Domingo, 13 de Julho de 2025
Por Redação Rádio Pampa | 22 de maio de 2023
Gabriel Castillo Jimenez é um bebê de dois anos que vive em Santiago del Estero no norte da Argentina, uma das cidades mais pobres do país. Ele está crescendo e precisa de sapatos novos, mas sua mãe, Julieta Castillo, não tem dinheiro para comprá-los. Ela prefere utilizar a pouca renda que tem para comprar alimentos e evitar que a família passe fome.
Na Argentina, casos como o de Julieta e Gabriel são cada vez mais comuns. Hoje, 54,2% das crianças e adolescentes de 0 a 14 anos vivem em situação de pobreza, segundo o Instituto Nacional de Estatística e Censos (Indec). A situação tem se agravado nos últimos anos, mas não figura entre os temas da campanha das eleições de outubro.

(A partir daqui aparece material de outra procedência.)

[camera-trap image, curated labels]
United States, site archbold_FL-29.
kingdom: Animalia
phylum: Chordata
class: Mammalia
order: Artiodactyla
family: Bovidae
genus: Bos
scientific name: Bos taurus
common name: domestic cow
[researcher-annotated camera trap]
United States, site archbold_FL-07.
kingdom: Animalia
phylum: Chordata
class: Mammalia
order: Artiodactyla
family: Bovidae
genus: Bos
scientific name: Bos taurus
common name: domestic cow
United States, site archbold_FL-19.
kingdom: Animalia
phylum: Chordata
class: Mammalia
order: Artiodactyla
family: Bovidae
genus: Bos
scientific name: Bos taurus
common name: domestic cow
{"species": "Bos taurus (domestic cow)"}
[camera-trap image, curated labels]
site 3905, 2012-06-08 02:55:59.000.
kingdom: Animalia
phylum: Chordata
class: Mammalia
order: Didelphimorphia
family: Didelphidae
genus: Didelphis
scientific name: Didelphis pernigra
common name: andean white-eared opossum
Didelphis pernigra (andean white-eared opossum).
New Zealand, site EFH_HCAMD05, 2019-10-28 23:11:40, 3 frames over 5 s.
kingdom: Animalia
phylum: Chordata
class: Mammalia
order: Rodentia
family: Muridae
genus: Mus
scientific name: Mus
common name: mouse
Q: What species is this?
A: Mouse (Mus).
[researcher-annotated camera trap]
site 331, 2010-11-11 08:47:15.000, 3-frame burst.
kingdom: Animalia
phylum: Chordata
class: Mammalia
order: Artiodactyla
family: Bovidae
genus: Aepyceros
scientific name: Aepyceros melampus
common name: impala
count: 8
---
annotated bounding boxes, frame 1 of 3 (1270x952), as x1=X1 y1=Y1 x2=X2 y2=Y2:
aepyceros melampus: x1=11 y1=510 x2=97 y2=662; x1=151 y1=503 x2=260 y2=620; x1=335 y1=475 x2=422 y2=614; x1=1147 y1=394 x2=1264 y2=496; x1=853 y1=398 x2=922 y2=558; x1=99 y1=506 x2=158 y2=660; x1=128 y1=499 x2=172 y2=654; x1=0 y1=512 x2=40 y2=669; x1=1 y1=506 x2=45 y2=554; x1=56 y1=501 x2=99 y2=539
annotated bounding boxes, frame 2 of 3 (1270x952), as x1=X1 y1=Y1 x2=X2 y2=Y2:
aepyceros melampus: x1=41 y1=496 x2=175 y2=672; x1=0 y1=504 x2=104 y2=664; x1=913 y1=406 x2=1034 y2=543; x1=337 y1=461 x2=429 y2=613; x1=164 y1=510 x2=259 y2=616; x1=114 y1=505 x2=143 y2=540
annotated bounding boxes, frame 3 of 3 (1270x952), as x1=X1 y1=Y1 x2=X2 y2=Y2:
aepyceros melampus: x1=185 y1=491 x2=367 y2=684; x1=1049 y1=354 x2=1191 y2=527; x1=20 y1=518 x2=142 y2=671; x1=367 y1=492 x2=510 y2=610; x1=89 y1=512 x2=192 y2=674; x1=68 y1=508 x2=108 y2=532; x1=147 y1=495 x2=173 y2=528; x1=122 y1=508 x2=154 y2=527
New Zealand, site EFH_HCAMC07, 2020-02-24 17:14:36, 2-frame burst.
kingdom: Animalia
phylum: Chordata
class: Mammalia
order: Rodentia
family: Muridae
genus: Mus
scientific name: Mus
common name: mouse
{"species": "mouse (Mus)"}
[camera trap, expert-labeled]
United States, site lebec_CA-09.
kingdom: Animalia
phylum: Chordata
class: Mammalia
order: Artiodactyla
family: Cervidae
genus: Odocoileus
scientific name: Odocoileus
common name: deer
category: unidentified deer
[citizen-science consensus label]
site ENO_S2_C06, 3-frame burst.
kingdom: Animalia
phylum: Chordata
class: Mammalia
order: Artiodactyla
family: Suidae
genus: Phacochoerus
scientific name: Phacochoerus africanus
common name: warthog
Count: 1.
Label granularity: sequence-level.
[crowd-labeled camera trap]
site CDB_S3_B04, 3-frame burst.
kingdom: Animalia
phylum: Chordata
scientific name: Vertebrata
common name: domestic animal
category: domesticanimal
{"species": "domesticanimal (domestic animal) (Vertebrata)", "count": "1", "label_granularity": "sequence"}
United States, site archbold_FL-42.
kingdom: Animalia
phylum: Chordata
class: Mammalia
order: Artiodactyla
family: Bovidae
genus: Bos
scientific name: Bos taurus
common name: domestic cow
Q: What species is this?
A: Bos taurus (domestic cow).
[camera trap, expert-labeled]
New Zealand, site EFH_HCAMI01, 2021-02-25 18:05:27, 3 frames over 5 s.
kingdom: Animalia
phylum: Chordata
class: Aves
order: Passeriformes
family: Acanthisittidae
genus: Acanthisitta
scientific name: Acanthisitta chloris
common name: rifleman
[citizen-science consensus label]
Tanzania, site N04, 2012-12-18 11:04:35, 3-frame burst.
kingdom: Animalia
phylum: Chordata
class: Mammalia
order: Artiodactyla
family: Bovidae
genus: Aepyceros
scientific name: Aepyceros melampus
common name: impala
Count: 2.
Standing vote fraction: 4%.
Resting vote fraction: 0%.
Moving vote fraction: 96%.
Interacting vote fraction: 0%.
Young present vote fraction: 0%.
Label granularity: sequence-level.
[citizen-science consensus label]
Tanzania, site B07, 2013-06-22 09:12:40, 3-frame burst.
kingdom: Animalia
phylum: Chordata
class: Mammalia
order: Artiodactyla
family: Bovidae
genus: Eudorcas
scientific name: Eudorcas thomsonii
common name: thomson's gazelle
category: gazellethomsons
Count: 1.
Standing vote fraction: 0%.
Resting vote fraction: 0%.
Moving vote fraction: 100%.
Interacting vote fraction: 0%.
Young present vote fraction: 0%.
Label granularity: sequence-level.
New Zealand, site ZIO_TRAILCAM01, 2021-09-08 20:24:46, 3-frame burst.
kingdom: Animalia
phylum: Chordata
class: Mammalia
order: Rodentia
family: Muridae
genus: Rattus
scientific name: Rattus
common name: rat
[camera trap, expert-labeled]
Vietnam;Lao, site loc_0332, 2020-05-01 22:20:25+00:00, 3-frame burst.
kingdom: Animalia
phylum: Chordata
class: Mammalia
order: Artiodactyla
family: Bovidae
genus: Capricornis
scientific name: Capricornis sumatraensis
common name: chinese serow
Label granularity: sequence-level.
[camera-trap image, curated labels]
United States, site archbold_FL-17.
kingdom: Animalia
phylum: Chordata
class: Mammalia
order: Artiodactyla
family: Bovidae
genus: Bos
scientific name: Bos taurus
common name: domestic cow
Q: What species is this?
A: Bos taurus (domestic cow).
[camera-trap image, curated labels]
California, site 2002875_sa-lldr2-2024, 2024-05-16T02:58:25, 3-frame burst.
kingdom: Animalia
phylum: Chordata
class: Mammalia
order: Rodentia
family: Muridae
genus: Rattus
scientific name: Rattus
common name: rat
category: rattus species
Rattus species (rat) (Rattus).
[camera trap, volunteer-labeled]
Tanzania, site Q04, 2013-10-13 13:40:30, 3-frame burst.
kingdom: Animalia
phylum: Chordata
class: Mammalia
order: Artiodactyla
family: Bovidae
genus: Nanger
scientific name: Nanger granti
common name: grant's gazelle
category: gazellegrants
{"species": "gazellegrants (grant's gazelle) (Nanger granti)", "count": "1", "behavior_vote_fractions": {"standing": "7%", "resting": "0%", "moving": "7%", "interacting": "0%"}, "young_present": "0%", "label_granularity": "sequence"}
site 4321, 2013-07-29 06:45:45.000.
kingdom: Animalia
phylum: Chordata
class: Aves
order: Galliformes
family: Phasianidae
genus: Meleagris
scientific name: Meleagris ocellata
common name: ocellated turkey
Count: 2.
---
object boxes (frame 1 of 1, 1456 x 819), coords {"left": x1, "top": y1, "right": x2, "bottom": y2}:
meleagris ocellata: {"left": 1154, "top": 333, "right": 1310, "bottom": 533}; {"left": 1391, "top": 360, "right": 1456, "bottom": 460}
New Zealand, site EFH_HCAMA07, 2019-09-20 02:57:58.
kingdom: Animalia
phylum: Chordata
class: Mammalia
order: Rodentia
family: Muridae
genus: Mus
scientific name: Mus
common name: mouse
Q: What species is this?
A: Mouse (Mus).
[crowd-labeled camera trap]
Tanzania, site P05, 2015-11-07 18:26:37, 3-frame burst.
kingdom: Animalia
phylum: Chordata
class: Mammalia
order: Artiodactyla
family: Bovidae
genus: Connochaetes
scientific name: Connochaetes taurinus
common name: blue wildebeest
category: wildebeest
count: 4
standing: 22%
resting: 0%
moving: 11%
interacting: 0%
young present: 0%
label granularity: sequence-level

Julieta compartilha a casa com o filho, outros seis irmãos e seus pais. Atualmente desempregada, a renda vem de trabalhos informais e de programas de transferência de renda do governo. A ajuda estatal, no entanto, é insuficiente. Com o aumento da inflação na Argentina, que em 12 meses já supera os 100%, o pouco dinheiro que consegue vale cada vez menos.
Roupa ou comida
Julieta sente na prática o impacto da inflação. Embora trabalhe informalmente com limpezas domésticas e até vendendo pães e doces na rua, sua maior renda vem da Asignación Universal por Hijo, um programa social que, em conjunto com o trabalho informal, lhe permite ter uma renda de de 35 mil a 40 mil pesos mensais (R$ 400). “Utilizo esse dinheiro para comprar alimentos, verduras, frutas e carnes, e sendo sincera ultimamente é só o que ando comprando”.
“A última vez que comprei algo novo para o Gabriel foi em outubro, quando comprei uns sapatos. Mas as crianças crescem e o sapato já não serve mais”. O que ajuda a aliviar a situação, conta, é a ajuda que recebe da ONG Haciendo Camino, que há 16 anos trabalha com nutrição infantil em Santiago del Estero.
Com ajuda da organização, Julieta conta que consegue guardar dinheiro para comprar frutas e verduras, o que não conseguiria só com a renda do governo. Além disso, ela participa de algumas oficinas de costura da ONG, o que a permite costurar roupas que não pode comprar normalmente, como pijamas.
Criados no governo de Cristina Kirchner, em 2009, e inspirado no Bolsa Família brasileiro, a Asignación Universal por Hijo (Subsídio Universal por Filho, em tradução livre) paga hoje 11 mil pesos por mês (o equivalente a R$115).
O mesmo acontece com a Tarjeta Alimentar (Cartão alimentação, em tradução livre), que dá atualmente 17 mil pesos (R$170) para famílias com um filho, 26 mil pesos (R$260) para quem tem duas crianças e 34 mil pesos para pais de três (R$ 340). Para base de comparação, no Brasil, o Bolsa Família paga atualmente R$600, mais R$ 150 por filho até seis anos.
A inflação, no entanto, consome o valor da ajuda rapidamente e a crescente perda do poder de compra desses programas contribui para o aumento da pobreza infantil.
“Os ajustes de valores dessas campanhas não acompanham o ritmo da inflação”, explica Gala Diaz Langou, Diretora Executiva do Centro de Implementação de Políticas Pública para a Equidade e Crescimento (Cippec), organização social com sede em Buenos Aires. “As transferências de renda têm atualizações trimestrais, enquanto os alimentos sobem quase 10% por semana em termos inflacionários”.
Pobreza multidimensional
Em um sinal de que o problema é ainda mais grave, em um levantamento publicado em fevereiro deste ano, a Unicef contabilizou 66% de crianças dentro da chamada pobreza multidimensional, que considera ausências de renda, moradia, saúde, educação, e não apenas a renda familiar, como é o caso do Indec.
“São crianças que vivem em lares que não conseguem adquirir uma cesta básica de alimentos e serviços”, observa Ianina Tuñon, especialista em infância no Observatório da Dívida Social Argentina, da Universidade Católica Argentina. “Mas também existe o nível da indigência, que é quando os lares não acessam nem o básico de alimentação, que também afeta muito mais as crianças que outras populações”.
De acordo com a Comissão Econômica para a América Latina e o Caribe (Cepal), a taxa de pobreza entre crianças e adolescentes é de mais de 45% na América Latina, contra 30% entre adultos de 35 a 44 anos e 16,2% entre os acima de 65 anos. No Brasil a taxa de pobreza infantil é de 63%, segundo o estudo da Unicef.